SAN FRANCISCO - Hackers seized and posted personal information of Bay Area Rapid Transit police online - carrying out another website attack against a California agency that turned off some cell phone service to thwart a potential protest.
The latest attack came as BART found itself in the middle of a debate about free speech following its decision last week to curtail wireless communication in some of its stations.
This time, hackers gained access Wednesday to the website operated by The Bay Area Rapid Transit Police Officers' Association, posting personal details of more than 100 officers. The officers' home and email addresses were leaked along with passwords.
The hackers group Anonymous announced the most recent breach on Twitter and published the address of the website where the information could be found.
However, by late Wednesday Anonymous had not claimed responsibility for the hack, as it did when it broke into BART's marketing website last week and released the personal information of more than 2,000 customers.
Union president Jesse Sekhon told San Francisco's KGO-TV that "I can't believe that this type of criminal act happened." He did not return a call from The Associated Press seeking additional comment.
The union's website was disabled later in the day.
BART interim General Manager Sherwood Wakeman condemned the latest "attack on the working men and women of BART."
"We are deeply concerned about the safety and security of our employees and their families," he said in a prepared statement.
The two hacks came in apparent retaliation for BART cutting cell phone service in its San Francisco stations Thursday night to quell a brewing protest over a police shooting.
The agency took that action after demonstration organizers said they would issue last-minute instructions in text messages and on social networks about where to gather and disrupt the evening commute. The demonstration was planned over the July 3 BART police shooting and killing of Charles Blair Hill, 45. The police allege the transient lunged at them with a knife.
A demonstration on July 11 over the shooting disrupted the evening commute, as one protester scrambled on top of a train, halting all BART transit in San Francisco for 30 minutes.
But the decision to cut wireless communication to head off another protest put the transit agency in the middle of a worldwide debate over free speech, social networks and public safety.
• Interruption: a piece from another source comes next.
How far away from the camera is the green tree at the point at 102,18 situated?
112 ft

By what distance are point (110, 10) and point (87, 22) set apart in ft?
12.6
The action was compared unfavorably to Hosni Mubarak's attempt to shut Internet access in Egypt before he was forced from office by mass demonstrations.
BART's action is widely believed to be the first time a U.S. governmental agency cut wireless communication to quell a protest.
BART chief spokesman Linton Johnson said Tuesday it was his idea to cut the power, and the tactic was vetted by police and approved by the agency's general manager, who previously served as BART's top attorney.
Johnson defended the tactic as legal and appropriate to ensure a safe commute.
The planned protest never materialized Thursday and all trains were on time that night.
The Federal Communications Commission is looking into BART's action while the FBI is investigating the hack of mybart.org last week.